▸ Stated goal A: In the food delivery review, how many restaurants on What To Eat deliver to the writer's office in Toa Payoh North?
▸ Stated goal B: Reproduce the food delivery review word for word, everything from "My bill: OMG" down to "via the app.".

▸ Source text:
:::::
My bill: Prawn balls with salad cream ($18) and honey pork ribs ($12), delivery fee ($2.99), GST ($2.31) from Oasis Taiwan Porridge in Toa Payoh Lorong 6

Time taken: 50 minutes

Delivery charge: $2.99 islandwide, including Sentosa, minimum $30 order. Pre-order up to 14 days in advance


What To Eat has the largest number of restaurants that deliver to my office in Toa Payoh North - 176.

Ordering is straightforward and I'm done in a matter of minutes. After placing my order, I get a verification code via e-mail, followed by an e-receipt when my delivery is complete.

The warm food comes in 50 minutes, within the stated time frame of 45 to 75 minutes. Both dishes are properly sealed in takeaway boxes.

The day after my order, I get an e-mail requesting feedback. The listing of restaurants on the site includes user ratings, which is helpful when you are spoilt for choice.


Jewel Cafe from Ubereats.  PHOTO: GIN TAY FOR THE SUNDAY TIMES

Number of restaurants: More than 100

Info: Order via UberEATS app; 11am to 10pm daily; go to

My bill: OMG Burger ($22.47, right) from Jewel Cafe+Bar in Rangoon Road

Time taken: 30 minutes Delivery charge: Free, $3 currently waived, no minimum order


Although UberEATS delivers mainly to the Central Business District, Orchard Road and River Valley area, Jewel Cafe+Bar in Rangoon Road shows up on the app, when I key in my office address in Toa Payoh North.

Placing the order is fuss-free and I like that there are food pictures on the menu to whet the appetite.

The food comes promptly, in the estimated 30 minutes, and I can track the driver via the app.

The burger comes in a simple plastic container, with the bottom burger bun soggy from the juicy patty. The fries come in a paper bag and while they are still slightly warm, the crispness is gone.

After the delivery is made, I receive an e-receipt of my bill that includes a clear breakdown of the route and time the driver took and the distance he covered. This is certainly a plus point that the online transportation network company can ride on.

However, when I checked the app again last Friday, it showed that no restaurant delivers to Toa Payoh.

Hopefully this gets sorted out soon, with more food options and islandwide delivery.

Gourmet To Go

Nara Japanese Restaurant from Gourmet To Go.  PHOTO: GIN TAY FOR THE SUNDAY TIMES

Number of restaurants listed: 70

Info: Go to or call 6352-2622; 11am to 2.30pm and 6 to 9.30pm (weekday), 11am to 9.30pm (weekend)

My bill: (Above, clockwise from red bowl) Tofu salad ($11.70), chawanmushi ($9.40), tempura udon ($21.10), survival charge ($4.30), delivery charge ($4), from Nara Japanese Restaurant in Thomson Road

Time taken: One hour

Delivery charge: $4 to $14, depending on the distance from the restaurant; minimum order of $25; $5 surcharge for orders below $40; additional 10 per cent "survival charge"
:::::
▸ Dataset records:
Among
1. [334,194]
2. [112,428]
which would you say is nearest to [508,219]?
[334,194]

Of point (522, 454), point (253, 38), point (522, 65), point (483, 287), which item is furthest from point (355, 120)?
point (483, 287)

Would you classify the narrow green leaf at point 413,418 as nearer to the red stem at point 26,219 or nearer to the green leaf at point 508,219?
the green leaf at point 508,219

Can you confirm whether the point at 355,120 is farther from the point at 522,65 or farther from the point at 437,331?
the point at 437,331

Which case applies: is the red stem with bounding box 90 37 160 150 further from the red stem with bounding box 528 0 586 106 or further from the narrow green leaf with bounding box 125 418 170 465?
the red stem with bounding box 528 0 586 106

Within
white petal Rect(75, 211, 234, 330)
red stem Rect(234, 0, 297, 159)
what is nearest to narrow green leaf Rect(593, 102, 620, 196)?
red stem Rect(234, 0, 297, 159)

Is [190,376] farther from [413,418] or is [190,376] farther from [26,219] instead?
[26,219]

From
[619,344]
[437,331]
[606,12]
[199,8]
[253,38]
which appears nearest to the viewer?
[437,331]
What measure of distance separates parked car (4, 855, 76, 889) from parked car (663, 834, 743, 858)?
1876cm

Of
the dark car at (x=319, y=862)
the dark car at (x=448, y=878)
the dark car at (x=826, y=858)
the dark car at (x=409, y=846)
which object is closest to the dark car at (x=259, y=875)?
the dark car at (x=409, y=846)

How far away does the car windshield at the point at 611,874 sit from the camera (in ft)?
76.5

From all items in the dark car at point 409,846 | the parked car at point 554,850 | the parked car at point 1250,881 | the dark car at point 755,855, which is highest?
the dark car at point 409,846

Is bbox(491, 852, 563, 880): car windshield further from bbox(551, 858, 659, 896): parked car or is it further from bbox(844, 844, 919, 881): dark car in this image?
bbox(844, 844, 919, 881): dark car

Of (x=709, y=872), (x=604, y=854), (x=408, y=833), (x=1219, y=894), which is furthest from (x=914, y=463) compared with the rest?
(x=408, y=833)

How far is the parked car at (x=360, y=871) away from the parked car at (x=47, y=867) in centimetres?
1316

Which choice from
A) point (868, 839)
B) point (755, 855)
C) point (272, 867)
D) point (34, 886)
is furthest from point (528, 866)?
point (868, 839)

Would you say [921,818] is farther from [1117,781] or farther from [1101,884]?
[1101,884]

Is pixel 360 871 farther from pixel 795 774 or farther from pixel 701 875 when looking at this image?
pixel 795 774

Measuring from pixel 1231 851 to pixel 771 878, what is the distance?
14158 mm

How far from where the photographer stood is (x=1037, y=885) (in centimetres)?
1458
:::::
▸ Exercise response A: 176

▸ Exercise response B:
My bill: OMG Burger ($22.47, right) from Jewel Cafe+Bar in Rangoon Road

Time taken: 30 minutes Delivery charge: Free, $3 currently waived, no minimum order


Although UberEATS delivers mainly to the Central Business District, Orchard Road and River Valley area, Jewel Cafe+Bar in Rangoon Road shows up on the app, when I key in my office address in Toa Payoh North.

Placing the order is fuss-free and I like that there are food pictures on the menu to whet the appetite.

The food comes promptly, in the estimated 30 minutes, and I can track the driver via the app.